Review by Ian Keogh
There’s an illogical pagination to this final, although inconclusive volume of The Tithe, which contains a pair of three chapter stories, but places them in the wrong order. The almost direct continuation from Volume 2 is also issued as a separate paperback, Eden’s Fall. Those events, though, are reprinted here after the three chapters relating the fallout. Readers are advised to read them before the opening story.
‘Eden’s Fall’ starts well enough with all three FBI agents hacked off that an extremist responsible for thousands of deaths has been protected and squirrelled away in a remote community, escaping justice. They decide to intervene, but their plan isn’t greatly thought through. One attraction of the story is that it connects with two other series also written by Matt Hawkins, Postal, which features the town of Eden, and Think Tank, starring genius technician David Koren. Except beyond a scene at the start and two later pages being bawled out, he doesn’t appear, but supporting character Mirra Sway has a more prominent role.
Hawkins co-writes with Bryan Hill. There’s no clear breakdown, but it is apparent that the dialogue is weaker, with characters often explaining for the benefit of readers rather than the person they’re talking to. While it shocks in solving a duplication of talent problem this series has, the ending is unsatisfying, with a new character arriving from left field to mop up the problem. What happens leaves the Tithe cast cut adrift and hurting, and the opening story picks up from there.

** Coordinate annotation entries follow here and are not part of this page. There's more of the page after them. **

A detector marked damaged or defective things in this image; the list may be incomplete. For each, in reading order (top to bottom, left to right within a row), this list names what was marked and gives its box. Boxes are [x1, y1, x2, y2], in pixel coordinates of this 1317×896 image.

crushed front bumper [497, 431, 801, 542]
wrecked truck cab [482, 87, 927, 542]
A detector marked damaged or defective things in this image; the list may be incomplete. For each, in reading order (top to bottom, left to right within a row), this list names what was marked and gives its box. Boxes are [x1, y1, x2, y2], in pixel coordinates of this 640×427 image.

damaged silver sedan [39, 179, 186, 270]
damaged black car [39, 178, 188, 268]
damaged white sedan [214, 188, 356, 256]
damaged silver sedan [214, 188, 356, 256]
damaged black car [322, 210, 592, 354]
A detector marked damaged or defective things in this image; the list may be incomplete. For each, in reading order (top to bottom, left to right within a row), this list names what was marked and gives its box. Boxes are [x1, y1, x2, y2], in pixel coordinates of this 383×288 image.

All artwork is by Atilio Rojo, whose storytelling is strong, but initially features too many obviously posed figures, sometimes with mad, staring eyes on ‘Eden’s Fall’. His later work on the opening story is more polished, with greater thought applied to the layouts and greatly improved action scenes.
When introduced in The Tithe Vol. 1 Samantha Copeland was Samaritan, a very careful and capable hacker with a social conscience, whose activities stretched to physical robberies from corrupt preachers. She’s been through a lot since, and is set on making people pay. It’s some time after the end of ‘Eden’s Fall’, and Sam is aware of the shocking manipulations resulting in the latest American President coming to power, atrocities unknown to the public, but which she can’t prove.
While having some similarities to the first Tithe outing, Samaritan is far better than ‘Eden’s Fall’. There’s tension, surprises, and because it’s the final volume there’s no telling how things will play out. Hawkins has researched well, and makes good use of his findings to present a credible world of hi-tech spycraft. The only unfortunate aspect is that for all the thrills, this isn’t a story that ends in Samaritan. The plans were to continue in a series starring Mirra Sway, planned for 2018, but which never manifested. It leaves both stories here compromised, which is a shame after Hawkins pulled things back from an uncharacteristic quality dip.